Segment Open
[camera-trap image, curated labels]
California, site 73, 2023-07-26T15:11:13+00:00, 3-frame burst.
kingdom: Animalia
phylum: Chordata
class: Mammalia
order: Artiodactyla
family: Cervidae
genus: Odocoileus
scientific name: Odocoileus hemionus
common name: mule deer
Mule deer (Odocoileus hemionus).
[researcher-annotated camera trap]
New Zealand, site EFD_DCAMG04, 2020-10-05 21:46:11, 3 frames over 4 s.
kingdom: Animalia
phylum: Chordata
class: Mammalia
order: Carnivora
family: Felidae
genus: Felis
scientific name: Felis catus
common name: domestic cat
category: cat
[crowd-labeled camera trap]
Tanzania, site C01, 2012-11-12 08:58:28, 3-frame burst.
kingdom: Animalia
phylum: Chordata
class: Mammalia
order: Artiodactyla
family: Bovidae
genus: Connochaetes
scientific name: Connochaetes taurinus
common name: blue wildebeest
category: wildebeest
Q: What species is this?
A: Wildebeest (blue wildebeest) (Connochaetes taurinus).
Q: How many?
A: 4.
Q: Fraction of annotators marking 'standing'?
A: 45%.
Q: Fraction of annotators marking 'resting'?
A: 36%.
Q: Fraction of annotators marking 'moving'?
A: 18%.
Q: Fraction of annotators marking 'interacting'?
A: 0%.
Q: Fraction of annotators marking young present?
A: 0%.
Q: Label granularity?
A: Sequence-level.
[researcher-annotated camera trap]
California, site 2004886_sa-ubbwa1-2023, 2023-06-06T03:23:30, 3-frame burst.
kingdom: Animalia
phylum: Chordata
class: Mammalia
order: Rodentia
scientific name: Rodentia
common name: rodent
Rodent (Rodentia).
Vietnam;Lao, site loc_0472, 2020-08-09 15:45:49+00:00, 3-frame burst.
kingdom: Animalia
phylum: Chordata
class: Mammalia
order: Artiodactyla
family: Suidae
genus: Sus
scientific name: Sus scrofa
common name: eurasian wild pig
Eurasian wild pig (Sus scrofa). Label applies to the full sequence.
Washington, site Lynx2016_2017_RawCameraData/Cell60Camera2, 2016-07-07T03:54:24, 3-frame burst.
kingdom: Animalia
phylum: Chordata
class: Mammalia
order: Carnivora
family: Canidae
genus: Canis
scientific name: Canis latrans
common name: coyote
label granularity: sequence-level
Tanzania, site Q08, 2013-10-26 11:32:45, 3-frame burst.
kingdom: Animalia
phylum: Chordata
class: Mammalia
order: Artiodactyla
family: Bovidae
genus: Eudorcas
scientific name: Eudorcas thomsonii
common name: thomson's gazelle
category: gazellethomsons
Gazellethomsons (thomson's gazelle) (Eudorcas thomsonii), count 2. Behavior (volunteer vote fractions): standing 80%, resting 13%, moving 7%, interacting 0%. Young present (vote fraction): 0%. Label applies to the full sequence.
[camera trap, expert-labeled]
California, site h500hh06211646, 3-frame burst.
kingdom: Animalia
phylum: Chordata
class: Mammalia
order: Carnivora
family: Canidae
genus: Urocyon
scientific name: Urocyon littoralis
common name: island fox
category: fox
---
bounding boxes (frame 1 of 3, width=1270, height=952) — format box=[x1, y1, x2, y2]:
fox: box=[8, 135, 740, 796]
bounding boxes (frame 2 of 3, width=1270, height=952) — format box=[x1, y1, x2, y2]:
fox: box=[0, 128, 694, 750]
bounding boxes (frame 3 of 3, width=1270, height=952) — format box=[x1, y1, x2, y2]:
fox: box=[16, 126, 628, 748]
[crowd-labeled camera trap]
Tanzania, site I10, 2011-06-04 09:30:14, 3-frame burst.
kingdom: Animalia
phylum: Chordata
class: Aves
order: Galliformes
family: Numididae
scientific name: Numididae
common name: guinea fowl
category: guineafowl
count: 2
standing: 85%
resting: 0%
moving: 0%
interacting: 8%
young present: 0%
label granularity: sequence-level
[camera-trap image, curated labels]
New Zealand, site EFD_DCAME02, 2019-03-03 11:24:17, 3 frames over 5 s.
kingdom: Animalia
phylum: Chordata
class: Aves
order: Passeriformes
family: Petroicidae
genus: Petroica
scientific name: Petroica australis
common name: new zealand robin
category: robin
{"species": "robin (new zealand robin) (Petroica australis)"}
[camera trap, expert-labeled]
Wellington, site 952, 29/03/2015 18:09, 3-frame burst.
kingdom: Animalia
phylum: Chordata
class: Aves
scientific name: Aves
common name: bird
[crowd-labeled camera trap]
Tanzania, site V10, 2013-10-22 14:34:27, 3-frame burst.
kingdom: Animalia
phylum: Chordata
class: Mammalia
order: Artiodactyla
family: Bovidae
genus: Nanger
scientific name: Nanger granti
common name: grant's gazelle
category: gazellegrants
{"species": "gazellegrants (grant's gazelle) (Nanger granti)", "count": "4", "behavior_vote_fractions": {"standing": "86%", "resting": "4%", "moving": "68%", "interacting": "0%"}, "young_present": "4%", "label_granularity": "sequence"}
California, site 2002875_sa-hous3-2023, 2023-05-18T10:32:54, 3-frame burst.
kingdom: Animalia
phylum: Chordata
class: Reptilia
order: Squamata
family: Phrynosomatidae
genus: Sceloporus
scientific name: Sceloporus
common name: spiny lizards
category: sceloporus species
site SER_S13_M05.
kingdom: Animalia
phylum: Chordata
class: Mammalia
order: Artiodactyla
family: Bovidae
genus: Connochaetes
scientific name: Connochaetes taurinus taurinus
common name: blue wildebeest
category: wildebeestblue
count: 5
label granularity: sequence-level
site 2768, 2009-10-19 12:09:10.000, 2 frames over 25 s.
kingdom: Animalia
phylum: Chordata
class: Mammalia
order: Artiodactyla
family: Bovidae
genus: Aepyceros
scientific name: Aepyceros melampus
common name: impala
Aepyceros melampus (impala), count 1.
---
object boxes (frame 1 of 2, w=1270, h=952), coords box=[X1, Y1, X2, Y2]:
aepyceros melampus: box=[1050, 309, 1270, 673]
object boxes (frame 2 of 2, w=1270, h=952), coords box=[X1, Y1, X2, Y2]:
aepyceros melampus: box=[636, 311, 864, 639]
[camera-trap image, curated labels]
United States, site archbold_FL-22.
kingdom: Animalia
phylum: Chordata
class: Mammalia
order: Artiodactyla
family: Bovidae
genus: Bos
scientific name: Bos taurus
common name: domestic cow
Segment Closed
▶ **Your goal**
Beginning at the line with "common name: coyote" and ending at the line with "common name: thomson's gazelle", reproduce each line of the data above exactly, and add no other lines.

▶ **Task response**
common name: coyote
label granularity: sequence-level
Tanzania, site Q08, 2013-10-26 11:32:45, 3-frame burst.
kingdom: Animalia
phylum: Chordata
class: Mammalia
order: Artiodactyla
family: Bovidae
genus: Eudorcas
scientific name: Eudorcas thomsonii
common name: thomson's gazelle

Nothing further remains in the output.